Só que, na ânsia de aprovar, cometeram um grave erro técnico, pois só se preocupavam em se salvar em 2023. Simplesmente esqueceram que existe uma vinculação constitucional de gastos em saúde e educação de parte da receita, vinculação essa que não seria problema com a vigência constitucional do teto de gastos.

Como o novo arcabouço foi aprovado por lei complementar, não se poderia mais tratar de desvinculação desses gastos das receitas, salvo numa nova emenda constitucional somente para essa finalidade.

Além disso, colocaram a previsão de que 70% do acréscimo da receita poderia se transformar em gastos novos, limitados a 2,5% ao ano.

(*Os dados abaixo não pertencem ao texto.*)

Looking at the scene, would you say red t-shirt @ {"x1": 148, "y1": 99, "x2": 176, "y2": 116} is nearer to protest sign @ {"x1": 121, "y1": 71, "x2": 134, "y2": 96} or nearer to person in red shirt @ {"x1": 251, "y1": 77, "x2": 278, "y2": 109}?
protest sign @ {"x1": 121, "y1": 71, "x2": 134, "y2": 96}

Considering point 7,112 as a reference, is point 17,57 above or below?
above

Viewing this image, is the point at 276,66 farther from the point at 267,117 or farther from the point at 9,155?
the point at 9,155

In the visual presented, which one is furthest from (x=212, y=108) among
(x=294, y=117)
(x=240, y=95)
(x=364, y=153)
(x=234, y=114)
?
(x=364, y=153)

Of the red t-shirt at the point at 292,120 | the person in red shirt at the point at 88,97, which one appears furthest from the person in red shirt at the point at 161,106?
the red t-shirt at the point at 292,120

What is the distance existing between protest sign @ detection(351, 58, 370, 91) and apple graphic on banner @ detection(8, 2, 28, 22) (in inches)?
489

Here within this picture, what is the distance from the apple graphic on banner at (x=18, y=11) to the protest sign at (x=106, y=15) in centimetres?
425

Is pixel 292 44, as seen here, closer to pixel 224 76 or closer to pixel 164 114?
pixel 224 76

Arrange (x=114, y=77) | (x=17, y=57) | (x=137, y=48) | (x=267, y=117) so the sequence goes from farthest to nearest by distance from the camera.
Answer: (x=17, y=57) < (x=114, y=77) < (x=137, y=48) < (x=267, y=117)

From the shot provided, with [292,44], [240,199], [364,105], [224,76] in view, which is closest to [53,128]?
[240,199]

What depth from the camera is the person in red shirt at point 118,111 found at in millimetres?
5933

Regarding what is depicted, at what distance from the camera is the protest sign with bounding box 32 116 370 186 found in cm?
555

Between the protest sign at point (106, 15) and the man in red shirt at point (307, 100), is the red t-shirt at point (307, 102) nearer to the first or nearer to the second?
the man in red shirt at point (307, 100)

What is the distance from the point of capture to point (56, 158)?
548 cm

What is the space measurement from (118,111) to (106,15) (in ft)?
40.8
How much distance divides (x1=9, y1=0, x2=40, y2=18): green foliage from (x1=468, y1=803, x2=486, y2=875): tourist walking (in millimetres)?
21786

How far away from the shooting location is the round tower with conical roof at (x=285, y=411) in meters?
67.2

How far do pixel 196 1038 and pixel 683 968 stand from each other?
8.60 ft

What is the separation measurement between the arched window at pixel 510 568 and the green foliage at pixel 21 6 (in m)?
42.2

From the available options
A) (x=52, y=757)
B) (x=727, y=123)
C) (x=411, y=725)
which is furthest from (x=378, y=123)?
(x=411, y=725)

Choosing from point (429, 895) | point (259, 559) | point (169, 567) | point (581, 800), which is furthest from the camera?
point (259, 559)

Na medida que permaneça as vinculações constitucionais, esse acréscimo de gastos previstos no limite de 2,5% ao ano serão obrigatoriamente vinculados em sua maioria à saúde e educação, jogando no ralo as expectativas dos programas eleitoreiros do PT, a partir já de 2025, onde inclusive termina a prorrogação da DRU (Desvinculação das Receitas da União, prevista no art. 76 do ADCT da Constituição).

A ânsia do perdão para o deficit de 2023, a inexperiência da equipe econômica e a falta de estratégia política levaram ao erro que agora custará caro ao governo tentar consertar, já que terá que obrigatoriamente aprovar uma nova emenda constitucional, ainda neste ano, a um custo político incalculável.

Estamos vivendo as consequências na prática do conjunto de erros, onde o dólar dispara, os juros vão parar de cair e o volume de saída de dinheiro da Bolsa, somente neste ano, já passa de R$ 43 bilhões, dentre outros fatores de alarmes nas expectativas da economia.

Além disso, nos deparamos com o aumento dos gastos previdenciários, mostrando que a tão falada Reforma da Previdência de 2019 foi por água abaixo, sendo necessária uma verdadeira reforma para combater efetivamente os privilégios do setor público, sob pena de ficar inviável caber o aposentado no Orçamento.

Isso sem contar que essa reforma foi ruim para as contas públicas e ainda prejudicou –e muito– a classe média baixa, que só vai conseguir se aposentar com o salário mínimo, em detrimento de parte dos privilegiados do setor público, que se aposentam com os seus salários cheios, embora todos contribuam para a previdência da mesma forma.

Isso será o Robin Wood às avessas, tirando dos pobres para dar aos ricos –ou, contradizendo a frase de Lula, vão acabar tirando os pobres do Orçamento para os ricos continuarem a receberem.

Enquanto isso, a dívida pública continua a crescer. Não poderia ser diferente. Basta uma simples conta matemática: temos hoje uma dívida de cerca de 76% do PIB (Produto Interno Bruto), com uma taxa de juros de 10,50%, o que significa consumir quase 8% do PIB em juros no ano, acrescido do deficit das contas públicas, que gera obrigatoriamente aumento da dívida.

Como pagar essa dívida, ou ao menos reduzi-la, se os gastos não caem, além do país não crescer o suficiente para compensar os juros com aumento de receita?

A verdade é que temos um governo ruim, em minoria congressual, com um comandante da economia tentando rebolar para não descumprir a orientação de Lula de aumentar gastos para os investimentos eleitoreiros.

Um governo ruim dificilmente consegue produzir coisas boas.